Task requirements: Return the biofilm abstract below in full, word for word.

Optimal Biofilm Featues: metabolic and geometric response to multiple oxidants

Tuesday, 16 December 2014
Chris Kempes1,2, Chinweike Okegbe3, Zwoisaint Mears-Clarke3, Michael J Follows4 and Lars Dietrich3, (1)SETI Institute Mountain View, Mountain View, CA, United States, (2)California Institute of Technology, Pasadena, CA, United States, (3)Columbia University of New York, Palisades, NY, United States, (4)Massachusetts Inst Tech, Cambridge, MA, United States
An important challenge in understanding complex microbial mat communities is determining how groups of a single species balance metabolic requirements with the dynamics of resource supply. We have investigated this problem in the context of redox resources within a single-species bacterial biofilm. We developed a mathematical model of oxidant availability and metabolic response within biofilm features and we show that observed biofilm geometries maximize cellular reproduction and growth efficiency. Our model accurately predicts the measured distribution of two types of electron acceptors: oxygen, which is available from the environment, and phenazines, redox-active small molecules produced by the bacterium. Because our model is based on resource dynamics, we are also able to predict observed shifts in feature geometry based on changes in the availability of redox resources such as variations in the external availability of oxygen or the removal of phenazines. This analysis suggests various avenues for understanding microstructure and the evolution of spatial metabolism in microbial mats.

Material shown:
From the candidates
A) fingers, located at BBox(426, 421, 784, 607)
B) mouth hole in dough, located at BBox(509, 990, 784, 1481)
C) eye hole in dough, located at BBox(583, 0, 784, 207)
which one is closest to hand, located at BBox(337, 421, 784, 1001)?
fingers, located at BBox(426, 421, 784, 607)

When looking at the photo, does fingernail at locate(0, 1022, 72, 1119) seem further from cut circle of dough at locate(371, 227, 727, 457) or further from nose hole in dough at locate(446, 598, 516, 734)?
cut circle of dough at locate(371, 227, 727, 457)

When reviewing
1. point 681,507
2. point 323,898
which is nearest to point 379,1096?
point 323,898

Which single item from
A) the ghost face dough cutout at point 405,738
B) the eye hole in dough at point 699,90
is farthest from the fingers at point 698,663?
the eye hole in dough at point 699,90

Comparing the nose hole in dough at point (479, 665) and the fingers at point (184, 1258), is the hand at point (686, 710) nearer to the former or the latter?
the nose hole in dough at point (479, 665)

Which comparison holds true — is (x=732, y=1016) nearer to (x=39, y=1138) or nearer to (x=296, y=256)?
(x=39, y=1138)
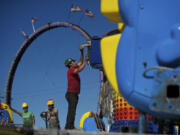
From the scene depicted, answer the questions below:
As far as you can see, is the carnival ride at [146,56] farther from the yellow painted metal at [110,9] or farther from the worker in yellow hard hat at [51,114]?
the worker in yellow hard hat at [51,114]

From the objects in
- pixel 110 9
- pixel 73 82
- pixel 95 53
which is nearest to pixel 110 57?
pixel 110 9

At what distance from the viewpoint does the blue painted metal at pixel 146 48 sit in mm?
4695

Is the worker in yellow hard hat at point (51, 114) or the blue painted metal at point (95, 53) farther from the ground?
the blue painted metal at point (95, 53)

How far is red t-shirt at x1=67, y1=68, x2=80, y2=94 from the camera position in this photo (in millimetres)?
6359

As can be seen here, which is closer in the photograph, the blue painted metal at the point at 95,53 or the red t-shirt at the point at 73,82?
the red t-shirt at the point at 73,82

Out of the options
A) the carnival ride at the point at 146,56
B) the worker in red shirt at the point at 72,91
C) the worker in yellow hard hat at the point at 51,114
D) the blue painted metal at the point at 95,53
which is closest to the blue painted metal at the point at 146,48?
the carnival ride at the point at 146,56

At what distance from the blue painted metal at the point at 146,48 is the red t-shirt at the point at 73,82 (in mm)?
1586

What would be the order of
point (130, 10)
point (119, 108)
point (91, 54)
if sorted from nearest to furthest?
point (130, 10) → point (119, 108) → point (91, 54)

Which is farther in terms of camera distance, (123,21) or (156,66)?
(123,21)

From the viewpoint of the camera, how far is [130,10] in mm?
4996

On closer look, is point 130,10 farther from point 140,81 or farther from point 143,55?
point 140,81

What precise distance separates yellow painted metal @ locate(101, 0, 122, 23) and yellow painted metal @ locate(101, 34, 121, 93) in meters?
0.32

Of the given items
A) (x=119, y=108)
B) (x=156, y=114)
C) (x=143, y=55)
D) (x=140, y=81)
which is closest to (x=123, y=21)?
(x=143, y=55)

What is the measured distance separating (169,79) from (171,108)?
37 cm
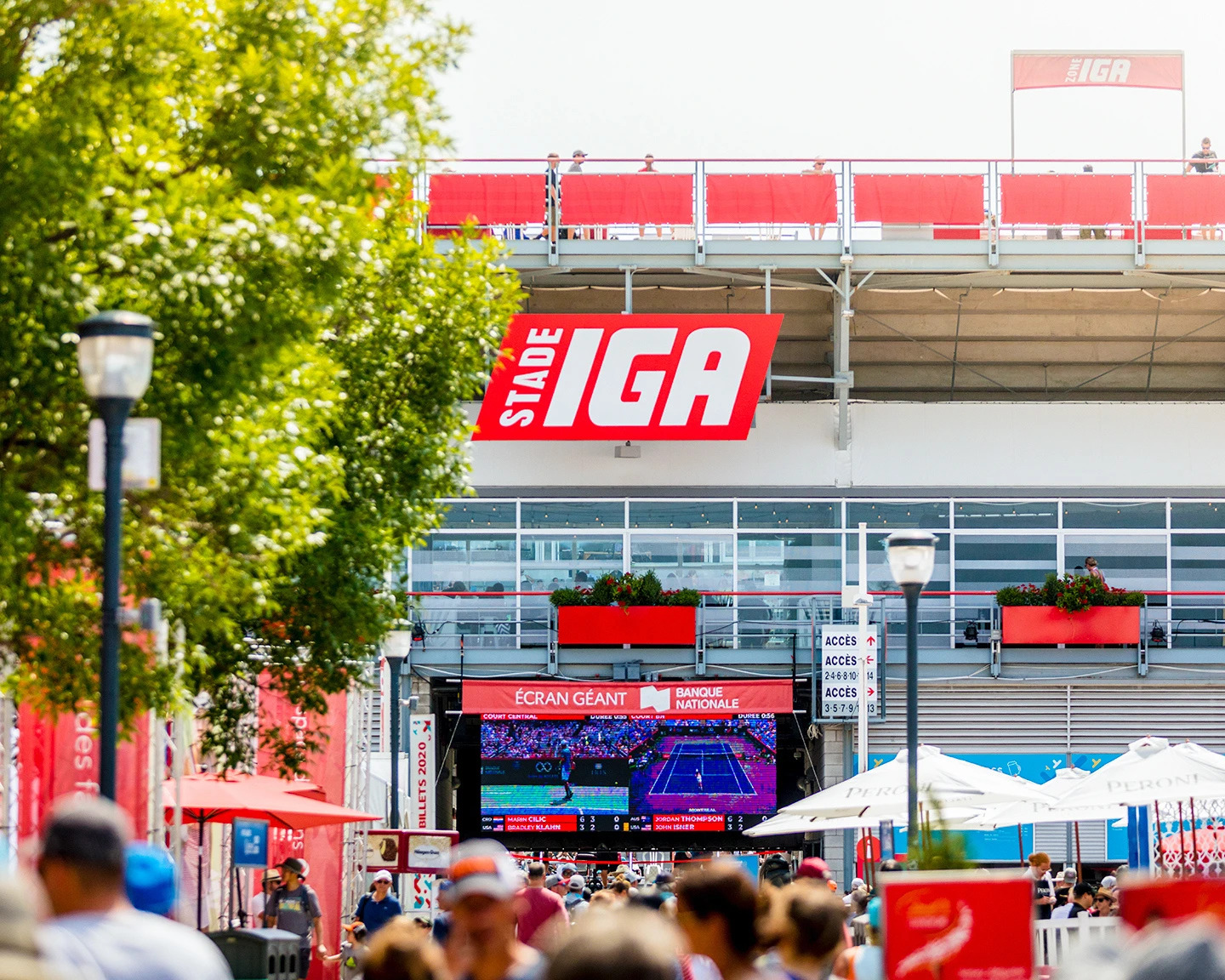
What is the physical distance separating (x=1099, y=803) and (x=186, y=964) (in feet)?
39.9

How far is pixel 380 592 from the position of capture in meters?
13.9

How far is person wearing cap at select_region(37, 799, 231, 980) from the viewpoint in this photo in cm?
391

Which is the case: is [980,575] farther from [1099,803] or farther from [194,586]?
[194,586]

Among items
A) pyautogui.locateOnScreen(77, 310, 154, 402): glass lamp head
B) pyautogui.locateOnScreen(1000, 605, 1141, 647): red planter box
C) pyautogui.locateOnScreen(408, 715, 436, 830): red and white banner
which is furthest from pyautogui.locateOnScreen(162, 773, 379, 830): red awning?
pyautogui.locateOnScreen(1000, 605, 1141, 647): red planter box

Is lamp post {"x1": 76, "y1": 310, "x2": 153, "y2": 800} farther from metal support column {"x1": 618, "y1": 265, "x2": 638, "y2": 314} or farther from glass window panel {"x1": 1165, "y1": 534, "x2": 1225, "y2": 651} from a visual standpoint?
glass window panel {"x1": 1165, "y1": 534, "x2": 1225, "y2": 651}

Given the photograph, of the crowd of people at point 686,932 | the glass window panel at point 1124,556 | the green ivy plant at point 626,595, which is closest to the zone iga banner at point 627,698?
the green ivy plant at point 626,595

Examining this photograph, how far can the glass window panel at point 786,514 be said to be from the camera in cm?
2806

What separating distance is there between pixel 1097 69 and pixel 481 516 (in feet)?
42.7

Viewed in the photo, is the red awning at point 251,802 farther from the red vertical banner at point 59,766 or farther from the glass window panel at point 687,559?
the glass window panel at point 687,559

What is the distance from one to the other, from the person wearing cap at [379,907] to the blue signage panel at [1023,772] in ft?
40.2

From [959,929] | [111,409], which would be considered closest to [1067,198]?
[111,409]

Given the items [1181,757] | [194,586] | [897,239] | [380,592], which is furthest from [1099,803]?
[897,239]

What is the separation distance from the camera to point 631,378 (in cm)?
2691

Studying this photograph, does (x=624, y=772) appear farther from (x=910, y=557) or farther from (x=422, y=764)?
(x=910, y=557)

Reply to the task:
Optimal Biofilm Featues: metabolic and geometric response to multiple oxidants

Tuesday, 16 December 2014
Chris Kempes1,2, Chinweike Okegbe3, Zwoisaint Mears-Clarke3, Michael J Follows4 and Lars Dietrich3, (1)SETI Institute Mountain View, Mountain View, CA, United States, (2)California Institute of Technology, Pasadena, CA, United States, (3)Columbia University of New York, Palisades, NY, United States, (4)Massachusetts Inst Tech, Cambridge, MA, United States
An important challenge in understanding complex microbial mat communities is determining how groups of a single species balance metabolic requirements with the dynamics of resource supply. We have investigated this problem in the context of redox resources within a single-species bacterial biofilm. We developed a mathematical model of oxidant availability and metabolic response within biofilm features and we show that observed biofilm geometries maximize cellular reproduction and growth efficiency. Our model accurately predicts the measured distribution of two types of electron acceptors: oxygen, which is available from the environment, and phenazines, redox-active small molecules produced by the bacterium. Because our model is based on resource dynamics, we are also able to predict observed shifts in feature geometry based on changes in the availability of redox resources such as variations in the external availability of oxygen or the removal of phenazines. This analysis suggests various avenues for understanding microstructure and the evolution of spatial metabolism in microbial mats.